友梨奈が放った雷撃で名前の頭上に瓦礫が落ちてくる事はなかったが、二人を止める術はないのかと距離を取った瞬間に背中へ誰かがぶつかる。





『菅井さん!2人が変です!服装も…なんか色々!』





菅井は扇子を片手に持っている以外は普段通りの服装であったので、名前は必死に2人の状況を説明する。




「では!菅井財閥のわたくしが止めてみせますわ!」





『菅井さんも!?』





菅井が扇子を広げると、近くに落ちていた瓦礫の山が砲撃のように2人へ飛んでいき、新たな敵の乱入に街の被害は拡大の一途を見せた。




「先輩?大丈夫ですか?」





『月島…は…大丈夫なのか?俺と同じ学園の制服だしな』





「はい?」




どうすれば良いのか分からないが、この巻き込まれた後輩だけは先輩として救おうと決意した名前は月島の肩に手を置く。

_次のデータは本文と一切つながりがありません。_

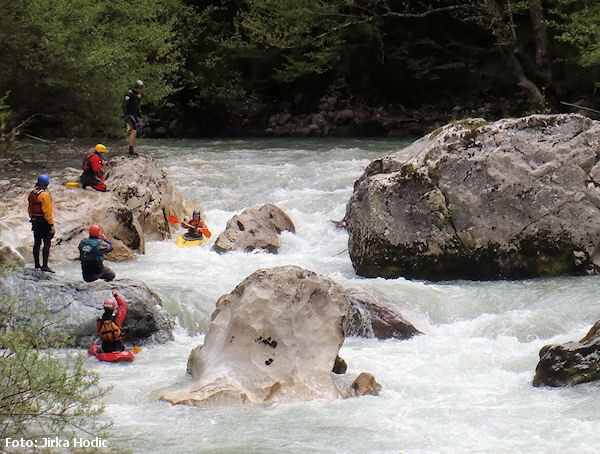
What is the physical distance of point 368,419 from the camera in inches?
291

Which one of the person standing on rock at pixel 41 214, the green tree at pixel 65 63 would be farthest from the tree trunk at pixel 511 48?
the person standing on rock at pixel 41 214

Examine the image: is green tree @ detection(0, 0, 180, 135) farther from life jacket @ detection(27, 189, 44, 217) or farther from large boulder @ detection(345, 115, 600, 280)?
large boulder @ detection(345, 115, 600, 280)

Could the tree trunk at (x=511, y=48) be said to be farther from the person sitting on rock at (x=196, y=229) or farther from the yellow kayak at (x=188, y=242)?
the yellow kayak at (x=188, y=242)

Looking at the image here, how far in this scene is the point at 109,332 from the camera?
933 cm

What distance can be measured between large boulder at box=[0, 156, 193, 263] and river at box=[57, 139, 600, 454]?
37 centimetres

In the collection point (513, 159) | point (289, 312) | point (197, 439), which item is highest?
point (513, 159)

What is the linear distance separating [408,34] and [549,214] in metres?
16.3

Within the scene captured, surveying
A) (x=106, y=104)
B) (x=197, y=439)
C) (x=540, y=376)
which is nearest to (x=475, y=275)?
(x=540, y=376)

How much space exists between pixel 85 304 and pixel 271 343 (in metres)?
2.81

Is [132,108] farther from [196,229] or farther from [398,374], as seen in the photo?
[398,374]

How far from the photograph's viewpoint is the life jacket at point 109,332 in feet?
30.6

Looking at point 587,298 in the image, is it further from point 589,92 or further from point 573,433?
point 589,92

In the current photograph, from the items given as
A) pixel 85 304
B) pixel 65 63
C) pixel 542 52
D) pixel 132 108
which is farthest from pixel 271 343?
pixel 542 52

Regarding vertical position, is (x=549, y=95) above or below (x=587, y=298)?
above
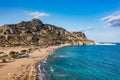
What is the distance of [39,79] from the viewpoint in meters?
59.4

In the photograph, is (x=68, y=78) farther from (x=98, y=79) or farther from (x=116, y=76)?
(x=116, y=76)

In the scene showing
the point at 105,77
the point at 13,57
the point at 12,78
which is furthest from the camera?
the point at 13,57

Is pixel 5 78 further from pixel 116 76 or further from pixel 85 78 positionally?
pixel 116 76

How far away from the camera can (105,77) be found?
211 feet

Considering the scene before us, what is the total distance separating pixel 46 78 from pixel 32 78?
4.05 m

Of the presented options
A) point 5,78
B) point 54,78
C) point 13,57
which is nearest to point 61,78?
point 54,78

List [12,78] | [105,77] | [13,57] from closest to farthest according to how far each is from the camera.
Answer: [12,78] < [105,77] < [13,57]

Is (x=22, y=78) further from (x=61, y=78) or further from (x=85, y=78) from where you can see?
(x=85, y=78)

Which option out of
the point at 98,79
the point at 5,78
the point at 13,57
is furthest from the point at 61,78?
the point at 13,57

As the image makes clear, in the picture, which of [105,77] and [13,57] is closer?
[105,77]

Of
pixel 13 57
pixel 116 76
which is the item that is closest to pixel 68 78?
pixel 116 76

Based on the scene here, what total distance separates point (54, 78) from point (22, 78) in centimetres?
902

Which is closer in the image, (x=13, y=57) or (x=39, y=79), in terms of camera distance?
(x=39, y=79)

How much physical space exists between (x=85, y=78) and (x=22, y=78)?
17.9 m
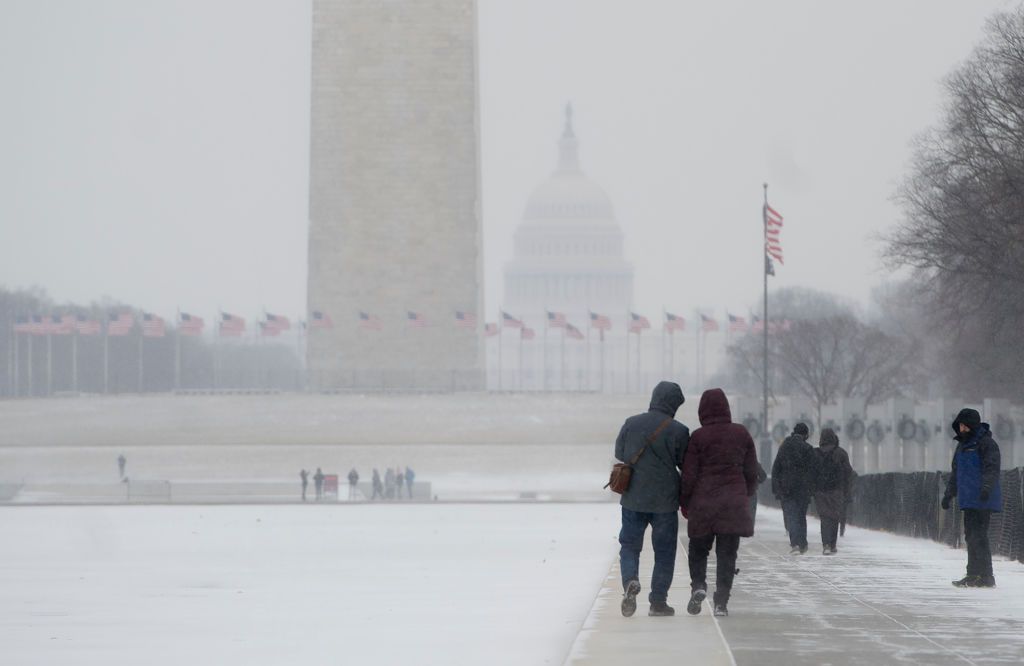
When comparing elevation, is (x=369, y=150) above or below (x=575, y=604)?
above

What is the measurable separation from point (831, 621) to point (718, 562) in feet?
3.89

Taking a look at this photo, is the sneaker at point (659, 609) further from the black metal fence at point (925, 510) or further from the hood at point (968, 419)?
the black metal fence at point (925, 510)

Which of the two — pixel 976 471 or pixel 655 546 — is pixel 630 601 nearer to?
pixel 655 546

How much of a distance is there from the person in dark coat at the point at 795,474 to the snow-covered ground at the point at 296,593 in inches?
77.6

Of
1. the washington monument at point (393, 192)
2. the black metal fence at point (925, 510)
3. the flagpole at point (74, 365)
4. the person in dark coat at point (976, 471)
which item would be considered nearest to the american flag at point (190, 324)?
the washington monument at point (393, 192)

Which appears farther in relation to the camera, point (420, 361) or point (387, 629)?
point (420, 361)

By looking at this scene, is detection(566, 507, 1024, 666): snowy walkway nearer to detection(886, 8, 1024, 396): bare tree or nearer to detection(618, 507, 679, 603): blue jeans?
detection(618, 507, 679, 603): blue jeans

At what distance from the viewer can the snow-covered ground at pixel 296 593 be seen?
41.5 feet

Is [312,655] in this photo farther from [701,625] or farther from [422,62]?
[422,62]

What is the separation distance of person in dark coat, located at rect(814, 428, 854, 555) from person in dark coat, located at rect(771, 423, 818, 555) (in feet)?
0.35

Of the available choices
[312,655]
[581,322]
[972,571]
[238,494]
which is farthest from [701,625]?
[581,322]

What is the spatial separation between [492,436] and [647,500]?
208 feet

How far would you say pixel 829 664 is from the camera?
10.9 meters

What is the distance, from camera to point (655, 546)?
46.3ft
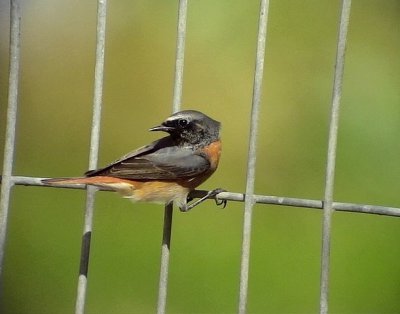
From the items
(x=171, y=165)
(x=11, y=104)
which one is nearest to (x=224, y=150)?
(x=171, y=165)

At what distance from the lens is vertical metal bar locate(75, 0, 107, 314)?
2123 mm

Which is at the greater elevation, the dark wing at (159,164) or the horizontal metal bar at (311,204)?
the dark wing at (159,164)

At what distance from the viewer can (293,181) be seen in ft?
10.2

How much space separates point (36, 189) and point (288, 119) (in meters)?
0.91

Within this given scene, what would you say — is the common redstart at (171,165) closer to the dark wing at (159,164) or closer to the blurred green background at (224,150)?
the dark wing at (159,164)

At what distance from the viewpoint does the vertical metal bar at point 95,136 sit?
2123 millimetres

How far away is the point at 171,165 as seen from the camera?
2.39m

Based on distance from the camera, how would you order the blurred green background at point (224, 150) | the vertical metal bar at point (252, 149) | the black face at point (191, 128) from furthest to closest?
the blurred green background at point (224, 150) → the black face at point (191, 128) → the vertical metal bar at point (252, 149)

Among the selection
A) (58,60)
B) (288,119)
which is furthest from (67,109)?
(288,119)

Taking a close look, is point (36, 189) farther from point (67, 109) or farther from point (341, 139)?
point (341, 139)

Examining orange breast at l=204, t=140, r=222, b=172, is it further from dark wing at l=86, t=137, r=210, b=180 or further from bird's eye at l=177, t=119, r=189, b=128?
bird's eye at l=177, t=119, r=189, b=128

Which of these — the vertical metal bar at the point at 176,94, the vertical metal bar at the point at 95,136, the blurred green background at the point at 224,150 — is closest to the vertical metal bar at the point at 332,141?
the vertical metal bar at the point at 176,94

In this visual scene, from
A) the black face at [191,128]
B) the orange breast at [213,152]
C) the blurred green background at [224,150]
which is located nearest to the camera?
the black face at [191,128]

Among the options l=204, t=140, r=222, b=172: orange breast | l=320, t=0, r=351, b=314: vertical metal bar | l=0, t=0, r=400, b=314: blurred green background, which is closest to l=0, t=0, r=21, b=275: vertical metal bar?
l=204, t=140, r=222, b=172: orange breast
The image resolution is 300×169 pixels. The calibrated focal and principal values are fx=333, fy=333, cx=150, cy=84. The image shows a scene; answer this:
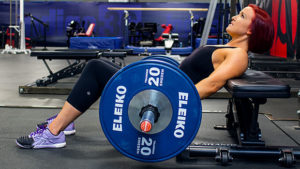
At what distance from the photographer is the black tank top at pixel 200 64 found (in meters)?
1.74

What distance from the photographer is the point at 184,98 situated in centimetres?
139

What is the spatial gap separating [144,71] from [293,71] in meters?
4.02

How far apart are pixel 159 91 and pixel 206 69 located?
1.45 ft

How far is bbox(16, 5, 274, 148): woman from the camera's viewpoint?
5.35 feet

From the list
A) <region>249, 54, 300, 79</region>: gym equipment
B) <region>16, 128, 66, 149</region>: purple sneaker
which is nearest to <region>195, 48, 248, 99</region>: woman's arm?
<region>16, 128, 66, 149</region>: purple sneaker

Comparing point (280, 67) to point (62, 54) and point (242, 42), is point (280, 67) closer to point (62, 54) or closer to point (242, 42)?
point (62, 54)

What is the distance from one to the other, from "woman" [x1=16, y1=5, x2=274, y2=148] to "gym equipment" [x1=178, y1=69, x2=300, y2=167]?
0.09 metres

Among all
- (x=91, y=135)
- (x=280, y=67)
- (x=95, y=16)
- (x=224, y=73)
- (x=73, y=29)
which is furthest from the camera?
(x=95, y=16)

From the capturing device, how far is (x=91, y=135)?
209 cm

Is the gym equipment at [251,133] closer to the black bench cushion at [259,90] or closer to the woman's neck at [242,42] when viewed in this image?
the black bench cushion at [259,90]

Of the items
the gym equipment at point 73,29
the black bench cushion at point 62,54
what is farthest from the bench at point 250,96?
the gym equipment at point 73,29

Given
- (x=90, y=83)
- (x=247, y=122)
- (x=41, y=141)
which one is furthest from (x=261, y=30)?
(x=41, y=141)

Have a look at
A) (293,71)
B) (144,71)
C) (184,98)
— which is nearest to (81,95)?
(144,71)

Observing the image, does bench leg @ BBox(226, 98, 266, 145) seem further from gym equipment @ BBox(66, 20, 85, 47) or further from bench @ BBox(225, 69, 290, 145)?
gym equipment @ BBox(66, 20, 85, 47)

『そか、とりあえず、あの市街地を破壊してる連中から離れよう』





「そういう訳にはいきません…この腕章があるかぎり」





名前が先を促そうとすると月島は動く事なく腕に付いている腕章を見せる。




『腕章…?風紀…まさか』






「ジャッジメントですn」『いい加減にしろぉ!!!』







名前が放つ全力の叫びと共に意識は光に包まれていった。